New Zealand comedian and actor

Sieni Tiana Leo'o Olo (also known as Bubbah Olo or Bubbah) is a Samoan–New Zealand actress and comedian. She is "Tina from Turners" in the advertisements of Turners Automotive Group.

==Early life==
Leo'o Olo is from a self-described "huge" family. She was raised in Māngere, a suburb of Auckland. Her nickname comes from her family Leo'o Olo has the same name as her grandmother, so they called her Bubbah to tell them apart. "They called me that because when I was born I was a little bubbah," she explained.

==Career==
In 2012, when Leo'o Olo was sixteen, she joined the Massive Theatre Company, which started her path to acting. She was part of an ensemble that traveled in 2016 to Stirling, Scotland to present their play The Island. She appeared in Massive Theatre Company's play Chance To Ignite in 2017.

Leo'o Olo performed her show The Family Disappointment in 2018. In 2020, she wrote a show called My Ode To South Auckland and performed it in her backyard. She performed the show Catch You Up at the 2021 New Zealand International Comedy Festival.

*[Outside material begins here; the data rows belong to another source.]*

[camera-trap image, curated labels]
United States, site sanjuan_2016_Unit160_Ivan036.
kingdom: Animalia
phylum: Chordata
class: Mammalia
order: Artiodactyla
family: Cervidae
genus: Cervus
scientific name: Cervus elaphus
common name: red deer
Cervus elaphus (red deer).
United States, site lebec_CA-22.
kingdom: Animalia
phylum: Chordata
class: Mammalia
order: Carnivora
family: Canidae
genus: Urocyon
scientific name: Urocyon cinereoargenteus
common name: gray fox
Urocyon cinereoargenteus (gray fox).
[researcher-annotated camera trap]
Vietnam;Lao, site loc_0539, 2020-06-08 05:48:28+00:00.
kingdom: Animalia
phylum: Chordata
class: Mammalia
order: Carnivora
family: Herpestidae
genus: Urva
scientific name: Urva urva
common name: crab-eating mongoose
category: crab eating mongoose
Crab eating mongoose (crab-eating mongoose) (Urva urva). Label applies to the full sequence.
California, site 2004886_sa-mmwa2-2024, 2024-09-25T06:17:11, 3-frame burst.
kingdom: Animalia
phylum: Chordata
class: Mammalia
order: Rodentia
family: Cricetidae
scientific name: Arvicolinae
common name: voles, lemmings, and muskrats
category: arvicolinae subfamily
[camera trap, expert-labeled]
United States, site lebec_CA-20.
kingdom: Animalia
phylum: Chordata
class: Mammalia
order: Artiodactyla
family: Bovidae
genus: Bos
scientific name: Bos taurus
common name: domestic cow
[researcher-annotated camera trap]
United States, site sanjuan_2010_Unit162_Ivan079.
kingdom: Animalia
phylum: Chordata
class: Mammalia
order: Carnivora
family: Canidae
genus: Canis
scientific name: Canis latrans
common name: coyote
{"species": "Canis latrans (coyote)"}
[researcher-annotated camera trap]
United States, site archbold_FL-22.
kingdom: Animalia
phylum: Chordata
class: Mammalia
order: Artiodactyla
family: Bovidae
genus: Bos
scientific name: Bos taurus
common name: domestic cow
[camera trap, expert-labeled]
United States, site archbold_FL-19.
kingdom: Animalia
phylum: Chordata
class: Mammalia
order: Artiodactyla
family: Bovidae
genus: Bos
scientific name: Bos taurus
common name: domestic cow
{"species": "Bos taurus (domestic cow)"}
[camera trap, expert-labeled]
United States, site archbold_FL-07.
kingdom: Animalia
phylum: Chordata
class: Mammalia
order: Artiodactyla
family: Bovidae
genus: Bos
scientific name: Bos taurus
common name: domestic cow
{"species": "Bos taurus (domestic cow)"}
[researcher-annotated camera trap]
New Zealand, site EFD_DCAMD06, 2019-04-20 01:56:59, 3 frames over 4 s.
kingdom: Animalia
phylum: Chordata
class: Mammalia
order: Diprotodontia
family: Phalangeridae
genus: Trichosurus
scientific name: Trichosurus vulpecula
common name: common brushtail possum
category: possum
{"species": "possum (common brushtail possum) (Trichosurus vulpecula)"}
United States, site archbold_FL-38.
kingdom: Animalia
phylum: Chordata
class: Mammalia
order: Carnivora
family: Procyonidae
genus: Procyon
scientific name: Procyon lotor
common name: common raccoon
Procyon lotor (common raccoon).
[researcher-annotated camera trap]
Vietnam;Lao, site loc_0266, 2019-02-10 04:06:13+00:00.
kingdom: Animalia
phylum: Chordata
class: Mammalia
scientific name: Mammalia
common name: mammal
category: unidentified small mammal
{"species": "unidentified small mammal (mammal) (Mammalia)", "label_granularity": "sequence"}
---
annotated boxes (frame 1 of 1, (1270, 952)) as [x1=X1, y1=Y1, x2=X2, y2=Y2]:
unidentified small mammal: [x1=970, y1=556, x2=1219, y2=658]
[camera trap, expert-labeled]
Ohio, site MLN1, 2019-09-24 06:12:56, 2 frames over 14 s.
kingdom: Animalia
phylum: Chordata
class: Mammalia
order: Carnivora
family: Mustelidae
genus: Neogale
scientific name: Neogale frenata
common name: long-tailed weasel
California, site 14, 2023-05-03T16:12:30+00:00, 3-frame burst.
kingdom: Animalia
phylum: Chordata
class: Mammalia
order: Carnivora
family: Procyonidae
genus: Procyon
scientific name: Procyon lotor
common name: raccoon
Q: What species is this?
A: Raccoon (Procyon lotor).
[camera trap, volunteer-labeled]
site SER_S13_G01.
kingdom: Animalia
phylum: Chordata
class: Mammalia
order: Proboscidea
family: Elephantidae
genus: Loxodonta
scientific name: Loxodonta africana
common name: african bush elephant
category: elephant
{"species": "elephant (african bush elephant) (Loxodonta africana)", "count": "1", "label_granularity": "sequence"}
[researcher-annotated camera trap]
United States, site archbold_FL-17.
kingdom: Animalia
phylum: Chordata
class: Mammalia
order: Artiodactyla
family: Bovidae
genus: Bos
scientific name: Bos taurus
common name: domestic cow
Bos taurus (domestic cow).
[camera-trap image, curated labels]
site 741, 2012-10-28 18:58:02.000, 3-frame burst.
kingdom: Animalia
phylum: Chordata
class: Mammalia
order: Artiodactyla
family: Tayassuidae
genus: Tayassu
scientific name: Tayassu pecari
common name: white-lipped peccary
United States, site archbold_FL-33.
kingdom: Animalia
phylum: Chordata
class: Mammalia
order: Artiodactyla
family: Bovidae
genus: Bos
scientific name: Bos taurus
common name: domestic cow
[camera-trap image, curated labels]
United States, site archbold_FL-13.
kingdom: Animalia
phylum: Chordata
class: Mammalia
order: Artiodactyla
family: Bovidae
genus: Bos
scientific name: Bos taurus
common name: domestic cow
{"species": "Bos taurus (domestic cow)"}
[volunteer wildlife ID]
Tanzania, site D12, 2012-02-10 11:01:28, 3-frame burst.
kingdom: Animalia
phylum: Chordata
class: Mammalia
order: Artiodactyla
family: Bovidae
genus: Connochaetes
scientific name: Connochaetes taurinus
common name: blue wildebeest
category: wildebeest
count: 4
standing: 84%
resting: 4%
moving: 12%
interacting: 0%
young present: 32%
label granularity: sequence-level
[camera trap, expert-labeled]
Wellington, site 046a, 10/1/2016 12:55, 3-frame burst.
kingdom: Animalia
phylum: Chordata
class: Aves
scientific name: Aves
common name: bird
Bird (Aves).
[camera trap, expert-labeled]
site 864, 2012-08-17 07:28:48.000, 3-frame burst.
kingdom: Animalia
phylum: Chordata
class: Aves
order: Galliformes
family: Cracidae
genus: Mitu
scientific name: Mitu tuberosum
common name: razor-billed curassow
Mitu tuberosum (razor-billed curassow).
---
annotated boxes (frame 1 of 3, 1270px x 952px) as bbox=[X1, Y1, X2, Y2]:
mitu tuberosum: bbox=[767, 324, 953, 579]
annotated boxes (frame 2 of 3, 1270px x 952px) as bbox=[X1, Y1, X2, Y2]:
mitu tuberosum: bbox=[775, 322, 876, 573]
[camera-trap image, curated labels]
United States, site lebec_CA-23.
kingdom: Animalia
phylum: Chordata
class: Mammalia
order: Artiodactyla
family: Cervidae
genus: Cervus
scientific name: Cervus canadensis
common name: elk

Leo'o Olo was in the film Mama's Music Box, and on television she has appeared in SIS, Double Parked, Duckrockers, 7 Days, and Guy Montgomery's Guy Mont-Spelling Bee. She also portrayed "Tina from Turners" in a 2023 ad campaign for Turners Automotive Group.

She appeared in the fourth series of Taskmaster NZ in 2023 where she got a tattoo of the other four contestants as part of a task for the show. She began an internship writing for Shortland Street in late 2023. She was a contestant on Celebrity Treasure Island 2024, and in 2025 she co-hosted the three-part television documentary Don't.

Leo'o Olo relocated to Samoa in mid-2025.

She is inspired by Eddie Murphy and Patrice O'Neal.